A team of engineering students at Arizona State University believes it to be the latter. So much so, they’re going to present their vision for the future at the SpaceX Hyperloop Pod Competition Design Weekend at Texas A&M University in College Station, Texas, Jan. 29-30, 2016.
The ASU Polytechnic Hyperloop team will join more than 120 other teams from universities around the world to present their concepts for a Hyperloop pod.
The futuristic transportation concept was initially proposed by entrepreneur Elon Musk, CEO of SpaceX and Tesla Motors, in August 2013. The proposal envisioned a transportation system running between San Francisco and LA, which would send pods of passengers or cargo traveling through an elevated, low pressure and frictionless tube at speeds of more than 700 miles per hour. The concept was offered in response to California’s commitment to a state-spanning high-speed rail project, which Musk determined would likely fail as a better alternative to driving or flying.
Robotics engineering students Josh Kosar and Lynne Nethken, systems engineering graduate student Samantha Janko, mechanical engineering student Omar Akasheh and electrical engineering student Blaine Farber-Schaefer will be presenting their Hyperloop design at the competition, which has attracted high-profile guests such as Musk and U.S. Secretary of Transportation Anthony Foxx.

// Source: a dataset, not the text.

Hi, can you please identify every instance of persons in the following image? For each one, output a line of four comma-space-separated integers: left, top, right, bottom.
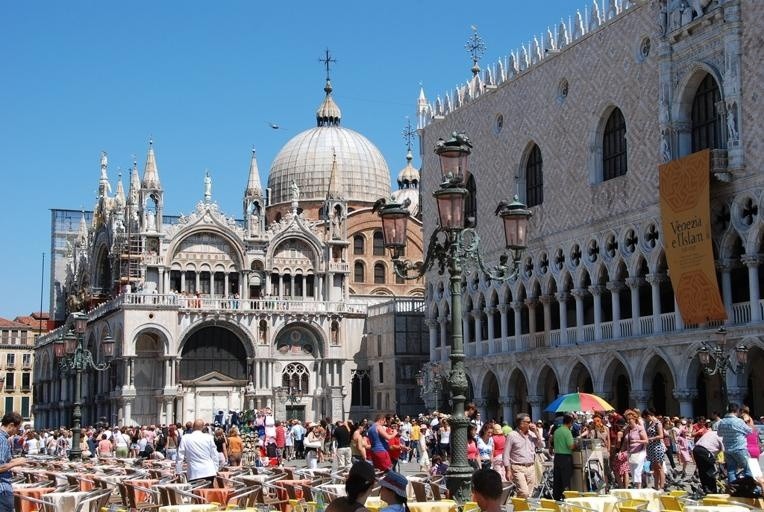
258, 293, 289, 312
133, 287, 200, 307
221, 292, 239, 309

“In addition to developing a cost-effective and practical design for the Hyperloop pods, we’re also searching for innovative solutions that other teams may not have considered,” said Kosar, who leads the team. “ASU was recently ranked as the No. 1 school for innovation, and I think that gives us a competitive advantage.”
The ASU team’s design utilizes a fan and a compressor to create a cushion of air for levitation and linear electric motors to propel the pod forward.
“What’s really important is to remember about pursuing a project of this scale is that the system must work as a sum of its parts,” said Janko, who is working on the pod’s controls and emergency management systems with Nethken. “The Hyperloop consists of many different subsystems including communications, controls, propulsion, power, emergency management, all of which must integrate into one functioning pod that can safely and efficiently transport passengers.”
Top teams will have the opportunity to build and test human-scale versions of their pods at the world’s first Hyperloop Test Track, slated for construction near the Hawthorne, California-based SpaceX headquarters this summer.
Though Musk and his companies are not actively working on a commercial Hyperloop, this design competition serves as a way to accelerate the development of a functional prototype. In Musk’s absence, two LA-based startups, Hyperloop Technologies and Hyperloop Transportation Technologies have formed with the goal of developing the first functioning Hyperloop system. The former of the two has offered $150,000 in prize money to the teams with the best pod concepts at the competition.
Along with their fellow team members presenting the pod design, students Carly Thalman, Jon Isaiah, Jake Burgraff, Joe Burgraff, Cody Van Cleve, Joey Nguyen, Erik Person, Caleb Carlson, Ryan Kritz, Cameron Smith, James Casey, Anthony Rico and Deep Patel will also attend the competition to give presentations on subsystems and sponsorship costs, and run the team’s informational booth.